Водитель довез нас до Али-Абад и попросил 70 афгани, целое состояние. Он сказал, что поднял цену, потому что ему пришлось ехать через базар и теперь по дороге обратно он обязательно попадет в пробку и не сможет подвезти ни одного клиента.
В больнице Билала принял доктор Мутавакил. Имя было вышито на его халате. У него на шее висел стетоскоп. Он осмотрел руку Билала. Нужно было делать снимок. Но у нас не было денег. Доктор Мутавакил отнесся к этому с пониманием. Он сказал, что рука вряд ли сломана. Но лучше все-таки наложить тугую повязку и неделю ничего не делать. Неудачно получилось: Фархад как раз хотел отправить Билала и Жамшеда продавать автобусные билеты и зазывать прохожих на улицах. Теперь Жамшеду придется самому справляться. У меня плохое предчувствие. Мне не хочется этого говорить, но мне кажется, что покупка микроавтобуса — это ошибка. Сначала этот несчастный случай с Билалом, который должен был исполнять обязанности кондуктора. Потом, вернувшись домой, мы увидели, как Фархад копается в моторе, микроавтобус больше не хотел заводиться. И тут я почувствовала, что беды уже не избежать. Конечно, я не такая эмоциональная, как мои братья и сестры. Я смотрю на мир критично, как зритель. Иногда от этой трезвости взгляда моя жизнь становится невыносимой. Я всегда знаю, когда что-то должно плохо кончиться. Но все время стараюсь бороться с плохими предчувствиями. Я часто спрашиваю себя: а не провоцирую ли я сама все эти беды, предвосхищая их? Или все они неизбежны, но предчувствую их только я?
У меня есть несколько принципов. Я никогда не ставлю проигравшего в безвыходное положение, не осаживаю надоедливых, не обвиняю без оснований. Конечно, это все теория. На практике сегодня мне хочется дать выход своим чувствам, выплеснуть злость. Но я сдерживаюсь, ведь это мой брат. Когда имеешь дело с братом, в Афганистане лучше сдерживаться, то есть просто-напросто молчать. Да, у меня есть принципы, но когда речь идет о глупости, доходящей до абсурда, мне хочется взять и разбить их вдребезги.

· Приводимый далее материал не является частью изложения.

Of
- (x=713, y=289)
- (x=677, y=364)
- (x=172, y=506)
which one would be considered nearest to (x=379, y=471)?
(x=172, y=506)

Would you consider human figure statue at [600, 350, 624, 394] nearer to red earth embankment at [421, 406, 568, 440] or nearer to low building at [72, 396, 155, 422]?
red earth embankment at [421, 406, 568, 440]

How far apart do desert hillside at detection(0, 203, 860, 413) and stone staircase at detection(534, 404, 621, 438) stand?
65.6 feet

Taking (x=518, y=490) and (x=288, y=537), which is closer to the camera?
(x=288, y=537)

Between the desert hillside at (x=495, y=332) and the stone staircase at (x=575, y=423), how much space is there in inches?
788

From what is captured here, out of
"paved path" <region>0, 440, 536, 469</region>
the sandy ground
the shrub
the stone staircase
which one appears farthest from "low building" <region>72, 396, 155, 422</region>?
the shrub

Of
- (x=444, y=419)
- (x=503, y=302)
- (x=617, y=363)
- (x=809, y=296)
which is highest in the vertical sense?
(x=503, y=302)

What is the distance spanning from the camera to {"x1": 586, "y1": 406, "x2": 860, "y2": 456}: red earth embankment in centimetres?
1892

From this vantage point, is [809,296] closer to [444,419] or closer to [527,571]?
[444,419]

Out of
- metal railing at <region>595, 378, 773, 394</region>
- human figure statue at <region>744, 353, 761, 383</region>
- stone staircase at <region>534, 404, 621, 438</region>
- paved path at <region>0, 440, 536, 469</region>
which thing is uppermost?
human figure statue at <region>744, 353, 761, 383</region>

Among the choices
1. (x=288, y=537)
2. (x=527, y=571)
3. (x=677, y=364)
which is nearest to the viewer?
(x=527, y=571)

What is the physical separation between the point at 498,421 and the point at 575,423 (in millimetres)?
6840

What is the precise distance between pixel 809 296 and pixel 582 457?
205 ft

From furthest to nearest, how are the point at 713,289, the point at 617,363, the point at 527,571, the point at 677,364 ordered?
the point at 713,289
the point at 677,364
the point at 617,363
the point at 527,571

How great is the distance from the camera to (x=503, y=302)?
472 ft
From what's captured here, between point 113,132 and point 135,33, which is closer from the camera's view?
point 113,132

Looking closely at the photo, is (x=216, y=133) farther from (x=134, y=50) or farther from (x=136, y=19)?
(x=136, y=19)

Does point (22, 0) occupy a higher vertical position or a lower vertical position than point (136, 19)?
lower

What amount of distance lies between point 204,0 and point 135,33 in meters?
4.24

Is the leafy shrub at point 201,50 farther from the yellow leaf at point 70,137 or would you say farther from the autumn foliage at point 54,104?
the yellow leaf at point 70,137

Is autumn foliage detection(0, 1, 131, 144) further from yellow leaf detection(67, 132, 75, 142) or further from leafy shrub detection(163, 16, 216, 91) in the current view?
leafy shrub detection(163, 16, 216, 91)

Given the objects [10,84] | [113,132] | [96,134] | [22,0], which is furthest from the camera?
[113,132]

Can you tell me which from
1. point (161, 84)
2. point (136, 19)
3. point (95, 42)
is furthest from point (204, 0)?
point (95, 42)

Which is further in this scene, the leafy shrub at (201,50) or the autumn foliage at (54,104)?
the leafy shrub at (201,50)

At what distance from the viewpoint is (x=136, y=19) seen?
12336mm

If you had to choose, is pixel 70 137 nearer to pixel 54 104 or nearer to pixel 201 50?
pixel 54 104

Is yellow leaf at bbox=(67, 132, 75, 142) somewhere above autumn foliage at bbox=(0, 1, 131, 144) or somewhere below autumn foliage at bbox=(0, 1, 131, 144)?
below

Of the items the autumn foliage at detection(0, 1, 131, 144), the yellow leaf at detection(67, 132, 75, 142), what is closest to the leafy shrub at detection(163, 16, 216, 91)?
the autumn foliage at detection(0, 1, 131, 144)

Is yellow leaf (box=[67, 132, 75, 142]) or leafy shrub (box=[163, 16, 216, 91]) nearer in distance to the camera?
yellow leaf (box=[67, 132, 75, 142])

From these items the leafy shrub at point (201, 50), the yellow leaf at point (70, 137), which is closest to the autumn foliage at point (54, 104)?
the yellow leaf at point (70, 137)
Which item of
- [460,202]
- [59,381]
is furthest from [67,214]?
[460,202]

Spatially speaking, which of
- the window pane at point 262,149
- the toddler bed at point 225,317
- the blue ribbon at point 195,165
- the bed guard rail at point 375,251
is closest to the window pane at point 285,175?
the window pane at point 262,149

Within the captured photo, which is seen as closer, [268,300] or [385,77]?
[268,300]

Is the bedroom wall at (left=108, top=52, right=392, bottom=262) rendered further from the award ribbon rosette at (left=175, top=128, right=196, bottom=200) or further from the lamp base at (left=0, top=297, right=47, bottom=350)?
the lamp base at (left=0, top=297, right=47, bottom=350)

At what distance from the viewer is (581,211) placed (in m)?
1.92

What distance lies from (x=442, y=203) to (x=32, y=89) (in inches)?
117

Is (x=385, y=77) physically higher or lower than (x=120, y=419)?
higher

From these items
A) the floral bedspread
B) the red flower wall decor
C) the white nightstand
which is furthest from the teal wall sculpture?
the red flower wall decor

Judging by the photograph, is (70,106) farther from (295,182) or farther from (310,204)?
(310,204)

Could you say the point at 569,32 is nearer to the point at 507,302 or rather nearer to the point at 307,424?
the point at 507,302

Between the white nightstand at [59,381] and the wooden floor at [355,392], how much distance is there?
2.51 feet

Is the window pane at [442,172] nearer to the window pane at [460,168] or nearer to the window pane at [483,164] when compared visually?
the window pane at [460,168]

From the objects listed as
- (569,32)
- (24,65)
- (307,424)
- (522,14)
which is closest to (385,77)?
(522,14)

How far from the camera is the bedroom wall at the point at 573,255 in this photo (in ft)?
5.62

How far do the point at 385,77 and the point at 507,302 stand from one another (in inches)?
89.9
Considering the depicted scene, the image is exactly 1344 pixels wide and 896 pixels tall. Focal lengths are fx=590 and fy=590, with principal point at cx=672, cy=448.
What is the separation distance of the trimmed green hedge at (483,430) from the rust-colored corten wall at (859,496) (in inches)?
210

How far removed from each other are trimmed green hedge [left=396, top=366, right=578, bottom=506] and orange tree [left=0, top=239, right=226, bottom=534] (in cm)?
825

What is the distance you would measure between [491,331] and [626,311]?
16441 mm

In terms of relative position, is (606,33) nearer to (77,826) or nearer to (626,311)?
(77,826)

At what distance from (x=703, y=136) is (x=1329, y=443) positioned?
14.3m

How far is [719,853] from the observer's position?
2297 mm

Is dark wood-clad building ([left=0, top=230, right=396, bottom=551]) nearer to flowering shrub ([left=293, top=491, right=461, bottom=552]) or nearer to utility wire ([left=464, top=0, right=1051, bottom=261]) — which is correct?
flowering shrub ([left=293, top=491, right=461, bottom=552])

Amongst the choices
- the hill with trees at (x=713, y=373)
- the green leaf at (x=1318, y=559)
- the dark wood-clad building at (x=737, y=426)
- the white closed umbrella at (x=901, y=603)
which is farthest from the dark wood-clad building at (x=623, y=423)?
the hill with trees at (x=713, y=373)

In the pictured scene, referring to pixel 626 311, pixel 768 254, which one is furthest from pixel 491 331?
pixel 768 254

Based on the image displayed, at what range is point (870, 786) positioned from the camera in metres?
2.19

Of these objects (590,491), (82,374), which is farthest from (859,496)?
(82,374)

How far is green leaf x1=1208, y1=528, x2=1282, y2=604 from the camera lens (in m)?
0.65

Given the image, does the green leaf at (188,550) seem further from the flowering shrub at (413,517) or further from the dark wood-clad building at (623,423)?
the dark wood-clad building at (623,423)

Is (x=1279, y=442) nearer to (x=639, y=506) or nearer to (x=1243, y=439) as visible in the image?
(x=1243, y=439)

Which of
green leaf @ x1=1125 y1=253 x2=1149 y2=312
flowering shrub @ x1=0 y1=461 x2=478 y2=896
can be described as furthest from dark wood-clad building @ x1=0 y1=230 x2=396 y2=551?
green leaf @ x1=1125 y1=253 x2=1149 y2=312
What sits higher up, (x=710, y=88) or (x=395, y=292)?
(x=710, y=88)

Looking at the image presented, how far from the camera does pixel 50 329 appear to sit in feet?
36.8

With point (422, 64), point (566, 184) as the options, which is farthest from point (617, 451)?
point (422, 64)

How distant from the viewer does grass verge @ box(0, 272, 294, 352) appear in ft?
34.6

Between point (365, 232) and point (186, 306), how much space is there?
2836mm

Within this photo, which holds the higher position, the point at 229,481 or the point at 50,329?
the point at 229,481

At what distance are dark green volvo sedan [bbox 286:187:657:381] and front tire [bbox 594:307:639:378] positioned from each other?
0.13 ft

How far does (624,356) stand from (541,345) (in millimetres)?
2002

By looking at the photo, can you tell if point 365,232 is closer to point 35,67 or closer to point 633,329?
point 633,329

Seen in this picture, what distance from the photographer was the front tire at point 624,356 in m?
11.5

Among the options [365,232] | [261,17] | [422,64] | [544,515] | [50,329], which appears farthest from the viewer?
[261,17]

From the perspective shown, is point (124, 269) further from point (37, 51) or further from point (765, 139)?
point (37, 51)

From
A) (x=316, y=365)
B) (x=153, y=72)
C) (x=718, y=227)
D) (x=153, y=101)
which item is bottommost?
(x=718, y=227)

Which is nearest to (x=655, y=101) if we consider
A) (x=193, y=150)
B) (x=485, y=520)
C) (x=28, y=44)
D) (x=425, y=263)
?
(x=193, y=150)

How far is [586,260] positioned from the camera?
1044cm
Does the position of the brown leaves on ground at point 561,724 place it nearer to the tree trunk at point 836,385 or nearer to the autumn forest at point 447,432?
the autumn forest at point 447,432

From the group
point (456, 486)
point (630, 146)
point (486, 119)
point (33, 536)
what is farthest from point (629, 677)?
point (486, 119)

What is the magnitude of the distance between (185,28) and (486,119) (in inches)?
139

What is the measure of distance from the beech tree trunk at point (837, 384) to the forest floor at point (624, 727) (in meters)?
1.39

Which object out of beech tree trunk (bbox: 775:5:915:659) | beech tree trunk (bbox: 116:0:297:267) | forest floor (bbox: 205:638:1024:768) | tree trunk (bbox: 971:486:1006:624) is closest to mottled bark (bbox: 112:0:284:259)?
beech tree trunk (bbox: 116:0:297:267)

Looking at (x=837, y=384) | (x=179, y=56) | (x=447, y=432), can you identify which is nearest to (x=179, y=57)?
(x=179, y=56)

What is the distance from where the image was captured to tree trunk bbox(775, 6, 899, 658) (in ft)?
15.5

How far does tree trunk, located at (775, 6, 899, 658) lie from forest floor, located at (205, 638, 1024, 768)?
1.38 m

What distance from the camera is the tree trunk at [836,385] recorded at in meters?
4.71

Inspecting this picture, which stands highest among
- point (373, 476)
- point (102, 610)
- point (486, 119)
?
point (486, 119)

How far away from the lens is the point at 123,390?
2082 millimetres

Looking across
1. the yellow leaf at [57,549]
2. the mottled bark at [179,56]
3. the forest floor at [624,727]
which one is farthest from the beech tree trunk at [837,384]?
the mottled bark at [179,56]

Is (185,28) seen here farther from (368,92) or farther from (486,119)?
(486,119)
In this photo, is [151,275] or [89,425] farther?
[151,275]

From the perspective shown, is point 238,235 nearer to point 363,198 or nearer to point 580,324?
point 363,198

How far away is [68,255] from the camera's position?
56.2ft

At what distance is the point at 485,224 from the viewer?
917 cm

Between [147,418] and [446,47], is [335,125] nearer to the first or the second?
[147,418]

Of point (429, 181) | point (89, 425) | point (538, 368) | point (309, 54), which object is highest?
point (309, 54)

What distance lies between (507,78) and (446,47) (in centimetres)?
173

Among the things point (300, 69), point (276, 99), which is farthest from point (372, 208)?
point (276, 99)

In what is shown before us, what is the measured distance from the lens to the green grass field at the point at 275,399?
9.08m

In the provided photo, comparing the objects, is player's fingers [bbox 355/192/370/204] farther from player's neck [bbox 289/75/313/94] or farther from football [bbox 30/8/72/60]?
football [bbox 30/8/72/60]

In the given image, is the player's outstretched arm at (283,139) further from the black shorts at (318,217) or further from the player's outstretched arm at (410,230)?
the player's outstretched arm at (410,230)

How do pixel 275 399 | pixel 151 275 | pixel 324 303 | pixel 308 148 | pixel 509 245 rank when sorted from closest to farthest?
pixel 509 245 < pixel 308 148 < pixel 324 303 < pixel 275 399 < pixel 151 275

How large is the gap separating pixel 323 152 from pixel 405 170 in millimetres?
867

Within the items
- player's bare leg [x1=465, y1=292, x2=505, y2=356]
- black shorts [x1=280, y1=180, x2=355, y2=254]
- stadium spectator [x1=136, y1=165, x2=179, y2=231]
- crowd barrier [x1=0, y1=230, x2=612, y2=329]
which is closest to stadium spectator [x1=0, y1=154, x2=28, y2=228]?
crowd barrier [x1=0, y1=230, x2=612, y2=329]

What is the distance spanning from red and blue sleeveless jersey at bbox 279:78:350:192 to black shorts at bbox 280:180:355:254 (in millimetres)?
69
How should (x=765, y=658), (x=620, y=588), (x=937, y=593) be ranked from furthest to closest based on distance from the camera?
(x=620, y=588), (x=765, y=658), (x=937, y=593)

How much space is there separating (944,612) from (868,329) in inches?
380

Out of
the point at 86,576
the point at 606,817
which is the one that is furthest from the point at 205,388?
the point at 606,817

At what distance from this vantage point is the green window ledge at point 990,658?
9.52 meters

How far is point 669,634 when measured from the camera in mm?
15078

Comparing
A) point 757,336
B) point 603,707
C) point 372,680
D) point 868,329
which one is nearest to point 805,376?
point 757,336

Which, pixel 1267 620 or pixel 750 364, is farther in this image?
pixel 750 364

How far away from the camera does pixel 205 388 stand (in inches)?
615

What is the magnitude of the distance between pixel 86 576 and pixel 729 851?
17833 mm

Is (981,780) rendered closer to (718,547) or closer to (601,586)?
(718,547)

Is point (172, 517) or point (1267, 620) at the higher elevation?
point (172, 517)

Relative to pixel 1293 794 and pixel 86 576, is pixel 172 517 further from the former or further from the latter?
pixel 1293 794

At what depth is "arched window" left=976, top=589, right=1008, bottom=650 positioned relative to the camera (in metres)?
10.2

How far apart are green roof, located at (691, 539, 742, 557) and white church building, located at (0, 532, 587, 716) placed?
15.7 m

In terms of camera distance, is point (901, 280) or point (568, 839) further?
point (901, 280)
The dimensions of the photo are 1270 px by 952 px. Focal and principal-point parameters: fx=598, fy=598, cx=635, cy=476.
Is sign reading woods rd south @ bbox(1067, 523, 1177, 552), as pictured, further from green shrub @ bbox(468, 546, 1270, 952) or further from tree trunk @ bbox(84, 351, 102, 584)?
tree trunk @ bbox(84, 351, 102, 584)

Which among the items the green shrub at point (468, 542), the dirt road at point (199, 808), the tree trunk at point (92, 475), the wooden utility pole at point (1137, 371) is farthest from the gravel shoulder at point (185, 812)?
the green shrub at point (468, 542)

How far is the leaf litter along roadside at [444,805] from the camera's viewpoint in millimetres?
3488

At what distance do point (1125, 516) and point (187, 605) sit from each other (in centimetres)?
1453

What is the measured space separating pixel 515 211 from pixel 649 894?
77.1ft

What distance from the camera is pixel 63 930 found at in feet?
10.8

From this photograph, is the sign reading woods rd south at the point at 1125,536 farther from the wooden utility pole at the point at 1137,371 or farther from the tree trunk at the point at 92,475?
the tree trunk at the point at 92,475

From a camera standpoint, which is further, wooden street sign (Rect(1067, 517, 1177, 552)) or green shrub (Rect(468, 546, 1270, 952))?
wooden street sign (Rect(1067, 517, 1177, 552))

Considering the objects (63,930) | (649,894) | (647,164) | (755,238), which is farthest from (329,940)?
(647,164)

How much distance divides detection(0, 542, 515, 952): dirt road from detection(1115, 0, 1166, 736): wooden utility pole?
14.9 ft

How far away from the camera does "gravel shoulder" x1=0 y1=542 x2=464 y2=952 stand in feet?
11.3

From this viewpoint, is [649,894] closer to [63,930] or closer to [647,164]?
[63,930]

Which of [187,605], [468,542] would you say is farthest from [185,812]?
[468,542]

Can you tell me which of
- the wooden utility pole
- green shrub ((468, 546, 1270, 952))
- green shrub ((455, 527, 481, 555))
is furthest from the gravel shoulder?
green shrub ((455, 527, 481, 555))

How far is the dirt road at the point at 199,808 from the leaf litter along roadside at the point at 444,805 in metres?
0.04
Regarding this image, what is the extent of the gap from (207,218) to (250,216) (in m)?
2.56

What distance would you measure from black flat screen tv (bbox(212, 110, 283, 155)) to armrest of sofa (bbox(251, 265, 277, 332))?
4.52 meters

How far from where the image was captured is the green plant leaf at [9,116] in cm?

Фархаду ничего не осталось, кроме как продать микроавтобус, так как у него оказался слишком капризный мотор. Он нашел покупателя, который готов был купить его дороже. Мой брат добродушно поверил, что ему удастся провернуть это выгодное дельце. Только вот покупатель, отдав нам треть положенной суммы, испарился в воздухе вместе с микроавтобусом.